Australia’s growing focus on security-related governance and regulations made it a natural choice of location for encryption-management firm Vormetric as the company prepares to use its new Sydney office as a launching-off point to the Asia-Pacific region, the head of the company's Australian operations has explained.

With new advanced persistent threats (APTs) “gathering data at an alarming rate”, Vormetric country manager Damian Harvey told CSO Australia, many companies are being compromised because they “have personally identifiable information sitting on systems that are barely protected.”

Poor control of user privileges opened up other avenues of compromise as cyber-criminals entered through privileged user accounts and extracted company data without detection, Harvey said.

Wrapping that data in a layer of carefully managed encryption provides tighter control over enterprise data that may not even be available to administrators.

“Hackers tend to look for softer targets, and people are still coming in under authorised accounts and extracting the data,” Harvey explained. “We greatly reduce the attack surface by wrapping that layer up and only decrypting it for people authorised to access the data.”
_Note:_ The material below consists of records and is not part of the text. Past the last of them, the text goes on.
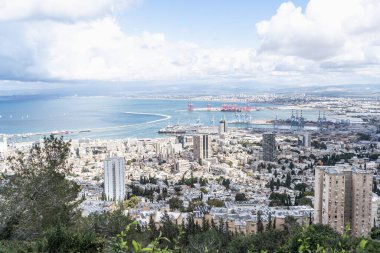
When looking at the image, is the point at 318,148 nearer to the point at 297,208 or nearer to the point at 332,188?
the point at 297,208

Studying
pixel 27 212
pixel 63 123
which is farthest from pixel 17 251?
pixel 63 123

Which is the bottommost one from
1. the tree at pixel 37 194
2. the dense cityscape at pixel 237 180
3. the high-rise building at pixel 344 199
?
the dense cityscape at pixel 237 180

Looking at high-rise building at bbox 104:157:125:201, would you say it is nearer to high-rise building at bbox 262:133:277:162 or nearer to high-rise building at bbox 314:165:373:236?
high-rise building at bbox 314:165:373:236

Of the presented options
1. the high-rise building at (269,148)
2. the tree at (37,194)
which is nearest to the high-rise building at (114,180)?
the high-rise building at (269,148)

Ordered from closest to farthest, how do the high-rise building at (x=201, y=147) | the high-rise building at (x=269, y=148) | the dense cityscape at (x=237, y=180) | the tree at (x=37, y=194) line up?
the tree at (x=37, y=194) → the dense cityscape at (x=237, y=180) → the high-rise building at (x=269, y=148) → the high-rise building at (x=201, y=147)

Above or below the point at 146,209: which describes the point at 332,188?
above

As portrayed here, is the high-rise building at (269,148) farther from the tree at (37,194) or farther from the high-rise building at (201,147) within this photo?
the tree at (37,194)

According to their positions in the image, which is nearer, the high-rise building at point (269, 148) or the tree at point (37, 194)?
the tree at point (37, 194)
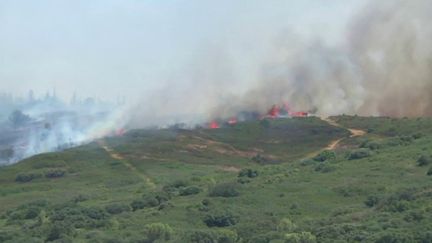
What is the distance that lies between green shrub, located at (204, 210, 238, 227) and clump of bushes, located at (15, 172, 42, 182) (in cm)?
4871

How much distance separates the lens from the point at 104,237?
204ft

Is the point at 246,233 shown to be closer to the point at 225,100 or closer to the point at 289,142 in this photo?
the point at 289,142


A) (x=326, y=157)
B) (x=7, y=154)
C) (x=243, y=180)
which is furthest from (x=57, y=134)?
(x=243, y=180)

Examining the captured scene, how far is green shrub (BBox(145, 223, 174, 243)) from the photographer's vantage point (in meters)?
61.2

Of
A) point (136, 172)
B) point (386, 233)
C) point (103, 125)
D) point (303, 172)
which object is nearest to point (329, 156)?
point (303, 172)

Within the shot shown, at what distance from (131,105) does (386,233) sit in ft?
408

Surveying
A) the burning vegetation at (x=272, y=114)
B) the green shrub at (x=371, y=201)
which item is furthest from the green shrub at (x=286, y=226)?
the burning vegetation at (x=272, y=114)

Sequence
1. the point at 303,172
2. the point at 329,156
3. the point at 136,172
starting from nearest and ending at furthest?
the point at 303,172 < the point at 329,156 < the point at 136,172

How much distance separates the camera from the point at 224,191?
256 ft

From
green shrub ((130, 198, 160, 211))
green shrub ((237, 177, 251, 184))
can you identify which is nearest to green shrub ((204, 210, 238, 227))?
green shrub ((130, 198, 160, 211))

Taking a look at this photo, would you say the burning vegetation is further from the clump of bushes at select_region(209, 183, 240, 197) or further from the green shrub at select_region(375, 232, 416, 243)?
the green shrub at select_region(375, 232, 416, 243)

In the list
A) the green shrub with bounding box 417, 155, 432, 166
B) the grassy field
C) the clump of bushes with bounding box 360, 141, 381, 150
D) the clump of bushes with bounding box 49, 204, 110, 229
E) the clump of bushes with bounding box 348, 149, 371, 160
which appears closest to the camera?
the grassy field

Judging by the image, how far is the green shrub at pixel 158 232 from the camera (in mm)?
61203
“We're actually tying a person to a process, then deciding whether to deny, allow, decrypt or encrypt the data. This gives a granularity at the access layer that the industry hasn't seen before, and we've been able to help a number of organisations clean up system-administrator behaviours around the data sets.”

Vormetric's encryption tools use highly optimised parallel encryption routines to encrypt up to a terabyte of in-memory data within ten seconds, Harvey said, noting that the company's architecture fixes the common problem in which management of encryption keys is taken offline; keys are stored on a purpose-built, FIPS-compliant, tamper-proof hardware security module (HSM).

“We do this in a way that's transparent to the business,” he explained. “Applications don't have to be rewritten, databases don't have to be reconfigured, and performance is not degraded. People don't know it's being encrypted and decrypted on the way through.”

Overseas, Vormetric counts 17 of the Fortune 25 companies and already operates in 20 countries – including through partners in Australia and New Zealand. With its own presence in Australia, however, the company is positioning itself in preparation for what Harvey believes will be a surge in demand for data-management tools.

The Australian government's recent shift to a privacy environment built on Australian Privacy Principles (APPs) had raised overall awareness of the need for better security, he explained.

“We see it as a signal that the government is taking all of this more seriously,” he said.

“That's one of the reasons we have launched here: we are really trying to educate people around our capabilities, so we are in a position to help clients comply with APPs or simply protecting citizens' information against what we're seeing with the APTs or privileged user attacks. We're working to establish ourselves and get ahead of the curve as people become more cognisant of data encryption.”